• [Text provided]:
School IPM Best Practices

Red Thread, Laetisaria fuciformis

Red thread

From Turfgrass Disease Profiles: Red Thread, Purdue University. Photo by Philip Harmon and Richard Latin.

IPM Steps to Reduce Red Thread

1. Sample for Pest

Confirm the presence of red thread before you treat.

Where to find it while inspecting: You will see red or pink areas on leaf blades—visible without magnification. Appears similar to other leaf fungal diseases but the presence of “red threads” are clear indicator of this disease.

2. Proper ID

Is it red thread?

Size and Appearance: Affected turf will appear in clumps, generally circles of discolored areas from 4–8" in diameter.

3. Learn the Pest Biology

What is the life cycle of red thread?

Life Cycle: Fungus overwinters in thatch and soil as pink sclerotia.

Preferred Food Sources: Fungal diseases break down organic matter as a nutrient source.

Preferred Habitat: Slow-growing turfgrass with reduced sun exposure or air movement.

4. Determine Threshold

How much red thread is too much?

Threshold: The threshold for red thread fungus disease is dependent upon the aesthetic needs, and playability (safe footing) of the turfgrass field. It may remain dormant until conditions are favorable (extended periods of high humidity). If those conditions change you may not need to act. After prolonged periods of disease development, the patches may merge to produce large irregularly shaped areas of damaged turf, so base your actions on projected weather conditions.

5. Choose Tactics

Creating a healthy soil condition and understanding turfgrass’s needs is the first step in reducing turf pests. What can I do to treat, reduce, or prevent red thread?

Best Management Practices: Soil tests will help determine the fertility of turfgrass—verify turf is getting adequate nutrition (potassium, phosphorus, calcium) as well as nitrogen, maintain soil pH between 6.0 and 6.5, water deeply and infrequently, don’t water in evening or when weather suggests prolong periods of leaf wetness, keep mower blades sharpened, collect mower mulch when disease is active, rather than incorporate back into the turf. An application of water-soluble nitrogen reduces disease severity.

Treatment Methods: Fungicide treatments may be an option in extreme cases, where allowed by law.

6. Evaluate

Was the tactic successful? Record the date pests were first noted, and the tactic you used, and its success. Use one of our RECORD KEEPING tools.

For More Information:

Cornell Cooperative Extension Horticulture Diagnostic Laboratory: Red Thread on Turfgrass


When a pesticide application is necessary, all necessary and required precautions are taken to minimize risk to people and the environment and to minimize risk of pesticide resistance or pest resurgence. Pesticide use in your school may be prohibited or regulated by local policies or state and federal regulations. Risk reduction methods can include, but are not limited to, spot-treatment, the use of gel or paste bait formulations placed in inaccessible locations, injection into a crack or crevice, and other methods that reduce potential exposure.

[Spatial localization data]
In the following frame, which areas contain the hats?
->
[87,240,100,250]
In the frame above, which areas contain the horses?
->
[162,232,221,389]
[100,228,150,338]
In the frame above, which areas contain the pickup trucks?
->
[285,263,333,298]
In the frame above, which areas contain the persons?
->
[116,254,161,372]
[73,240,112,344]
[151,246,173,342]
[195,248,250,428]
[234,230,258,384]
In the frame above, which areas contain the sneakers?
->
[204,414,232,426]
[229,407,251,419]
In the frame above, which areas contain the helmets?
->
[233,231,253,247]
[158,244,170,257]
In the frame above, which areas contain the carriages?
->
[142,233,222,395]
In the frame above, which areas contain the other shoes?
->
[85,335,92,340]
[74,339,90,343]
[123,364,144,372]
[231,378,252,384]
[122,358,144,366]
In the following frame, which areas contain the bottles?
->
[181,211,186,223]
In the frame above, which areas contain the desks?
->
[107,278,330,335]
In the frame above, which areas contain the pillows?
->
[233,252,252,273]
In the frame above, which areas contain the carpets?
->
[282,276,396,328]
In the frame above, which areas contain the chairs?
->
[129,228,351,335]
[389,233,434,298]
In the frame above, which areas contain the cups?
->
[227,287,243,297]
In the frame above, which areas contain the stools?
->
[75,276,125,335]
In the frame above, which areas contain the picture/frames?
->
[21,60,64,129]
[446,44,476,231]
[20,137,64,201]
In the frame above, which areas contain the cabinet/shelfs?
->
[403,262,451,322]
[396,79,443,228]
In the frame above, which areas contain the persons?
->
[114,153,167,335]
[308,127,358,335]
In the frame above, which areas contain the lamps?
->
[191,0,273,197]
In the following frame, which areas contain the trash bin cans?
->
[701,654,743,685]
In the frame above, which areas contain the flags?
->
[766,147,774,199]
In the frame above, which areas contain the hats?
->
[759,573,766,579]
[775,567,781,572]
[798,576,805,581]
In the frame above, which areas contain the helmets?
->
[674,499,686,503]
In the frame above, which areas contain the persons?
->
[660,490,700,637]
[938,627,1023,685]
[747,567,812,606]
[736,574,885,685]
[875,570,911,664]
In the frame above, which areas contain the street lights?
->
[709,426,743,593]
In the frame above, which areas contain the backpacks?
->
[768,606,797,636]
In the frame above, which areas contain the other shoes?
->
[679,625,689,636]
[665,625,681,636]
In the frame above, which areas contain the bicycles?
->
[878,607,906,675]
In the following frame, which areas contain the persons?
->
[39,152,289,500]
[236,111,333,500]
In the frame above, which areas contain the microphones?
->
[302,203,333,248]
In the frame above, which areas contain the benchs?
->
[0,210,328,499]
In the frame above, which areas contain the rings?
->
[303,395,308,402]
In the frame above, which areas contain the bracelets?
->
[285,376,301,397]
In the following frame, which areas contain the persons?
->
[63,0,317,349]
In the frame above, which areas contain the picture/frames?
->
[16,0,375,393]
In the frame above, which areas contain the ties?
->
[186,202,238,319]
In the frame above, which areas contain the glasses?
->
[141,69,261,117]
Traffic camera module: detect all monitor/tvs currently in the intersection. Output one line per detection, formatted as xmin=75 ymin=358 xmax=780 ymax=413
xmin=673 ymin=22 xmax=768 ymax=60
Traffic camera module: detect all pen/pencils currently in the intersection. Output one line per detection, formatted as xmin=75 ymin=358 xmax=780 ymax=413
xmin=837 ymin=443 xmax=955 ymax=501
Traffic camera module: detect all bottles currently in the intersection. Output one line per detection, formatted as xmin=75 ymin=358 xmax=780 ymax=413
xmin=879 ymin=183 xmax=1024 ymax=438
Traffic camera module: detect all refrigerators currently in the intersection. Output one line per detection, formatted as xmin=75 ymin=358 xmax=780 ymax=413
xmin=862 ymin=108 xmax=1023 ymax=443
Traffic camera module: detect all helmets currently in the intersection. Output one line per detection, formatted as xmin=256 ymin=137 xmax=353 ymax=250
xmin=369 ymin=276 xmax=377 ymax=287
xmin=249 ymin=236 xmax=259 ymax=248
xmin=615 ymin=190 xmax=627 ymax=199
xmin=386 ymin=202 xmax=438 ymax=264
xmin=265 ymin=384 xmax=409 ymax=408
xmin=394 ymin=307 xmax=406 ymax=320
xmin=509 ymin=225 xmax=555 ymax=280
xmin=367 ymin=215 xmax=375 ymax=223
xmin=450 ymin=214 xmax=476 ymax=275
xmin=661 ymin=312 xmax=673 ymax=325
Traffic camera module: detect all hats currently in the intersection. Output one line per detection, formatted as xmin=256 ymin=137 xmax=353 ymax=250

• [What you need to do]: Rewrite the part of the red thread text starting with "IPM Steps to" and going on through "of this disease.", putting "scouting" in place of "inspecting". These records were drawn from a separate source.

• [Response below]:
IPM Steps to Reduce Red Thread

1. Sample for Pest

Confirm the presence of red thread before you treat.

Where to find it while scouting: You will see red or pink areas on leaf blades—visible without magnification. Appears similar to other leaf fungal diseases but the presence of “red threads” are clear indicator of this disease.